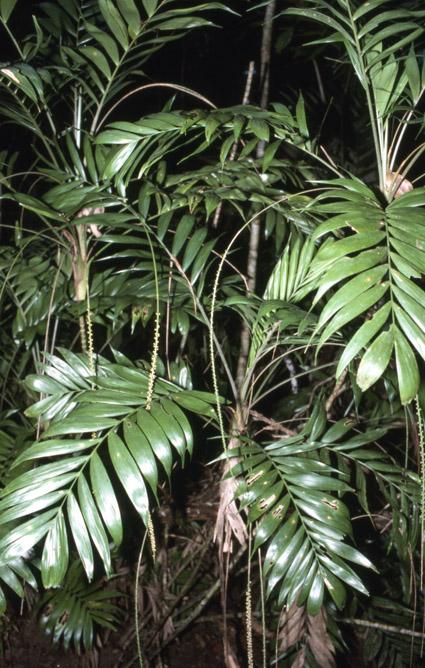 http://media.e-taxonomy.eu/palmae/photos/palm_tc_112596_2.jpg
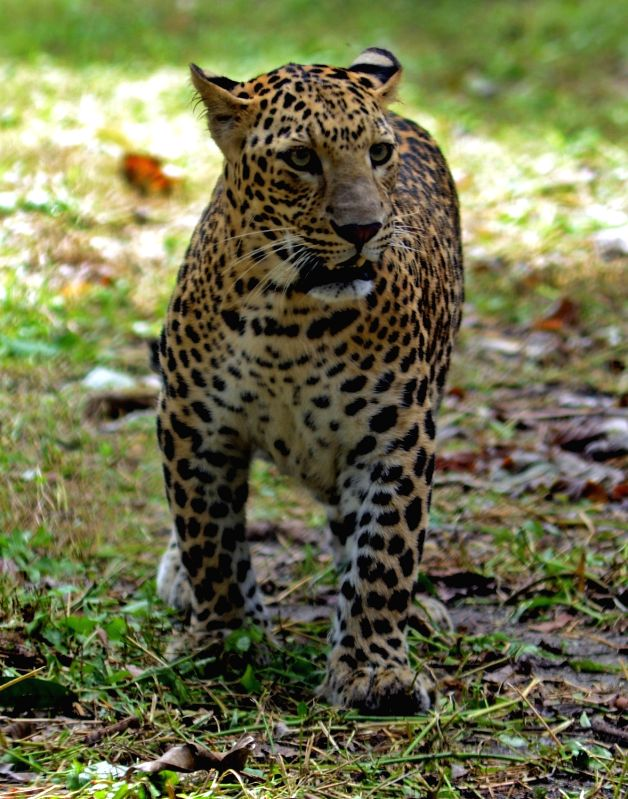 Kolkata: One of the two leopards that were shifted to the Alipore Zoological Gardens from Siliguri's Bengal Safari Park, takes a stroll inside its enclosure in Kolkata on July 29, 2019.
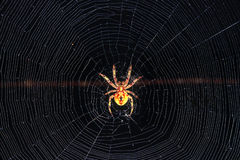 Aranha no Web Foto de Stock Royalty Free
#####
Repeat the material above word for word; no images go in the copy.

*Output for this task*.
 http://media.e-taxonomy.eu/palmae/photos/palm_tc_112596_2.jpg
 Kolkata: One of the two leopards that were shifted to the Alipore Zoological Gardens from Siliguri's Bengal Safari Park, takes a stroll inside its enclosure in Kolkata on July 29, 2019.
 Aranha no Web Foto de Stock Royalty Free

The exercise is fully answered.